In order for the Executive Force or any other force in a society to accomplish a revolution it must possess certain attributes. We have said that the Executive Force has such a possibility in America; therefore it must possess those attributes. These qualities include in the first place size; enough people, activities, money, and weight must be commanded by the new force to give it momentum. All of these the Executive Force has.
In the matter of numbers of persons involved, first of all, the Executive Force is ample enough to recast the society. At the present time, civil and military government employees on the municipal, state and federal levels constitute about eleven million persons. These form over one-seventh of all employed Americans. In addition, many millions of employed Americans are tied directly to the governmental occupation by contract and other forms of direct dependency.
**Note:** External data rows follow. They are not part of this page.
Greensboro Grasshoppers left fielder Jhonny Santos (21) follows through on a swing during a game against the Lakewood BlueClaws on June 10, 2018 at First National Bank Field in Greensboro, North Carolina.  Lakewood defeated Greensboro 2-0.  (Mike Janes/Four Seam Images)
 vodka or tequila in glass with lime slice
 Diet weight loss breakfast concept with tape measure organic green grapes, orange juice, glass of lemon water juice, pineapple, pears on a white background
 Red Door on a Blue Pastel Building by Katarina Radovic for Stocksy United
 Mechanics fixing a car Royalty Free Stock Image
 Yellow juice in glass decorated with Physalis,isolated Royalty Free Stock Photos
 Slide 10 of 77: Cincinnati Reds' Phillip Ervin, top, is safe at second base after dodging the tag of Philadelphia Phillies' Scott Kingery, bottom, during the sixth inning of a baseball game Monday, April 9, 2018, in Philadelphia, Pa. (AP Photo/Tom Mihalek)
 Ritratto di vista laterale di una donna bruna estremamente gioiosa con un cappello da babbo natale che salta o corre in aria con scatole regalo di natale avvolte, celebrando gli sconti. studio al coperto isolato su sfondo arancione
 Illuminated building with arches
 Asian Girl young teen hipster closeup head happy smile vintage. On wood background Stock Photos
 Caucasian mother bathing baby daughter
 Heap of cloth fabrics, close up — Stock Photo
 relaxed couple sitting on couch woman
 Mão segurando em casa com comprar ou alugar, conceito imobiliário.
Directly involved in the federal government are five million persons, half in the armed forces and half civilian. Governmental civilian employment is rising on all levels, both absolutely and relatively to non-governmental employment. It is risky to project rates of growth, but between 1940 and 1964, federal civilian employment grew by one and a half millions, by 150% over 1940; the same growth by 1984, twenty years from now, would more than double the present number and would then give over twelve millions. The projection for military related employment would give an even more fantastic total. Projection of governmental employment in the states and localities would produce somewhat the same effect.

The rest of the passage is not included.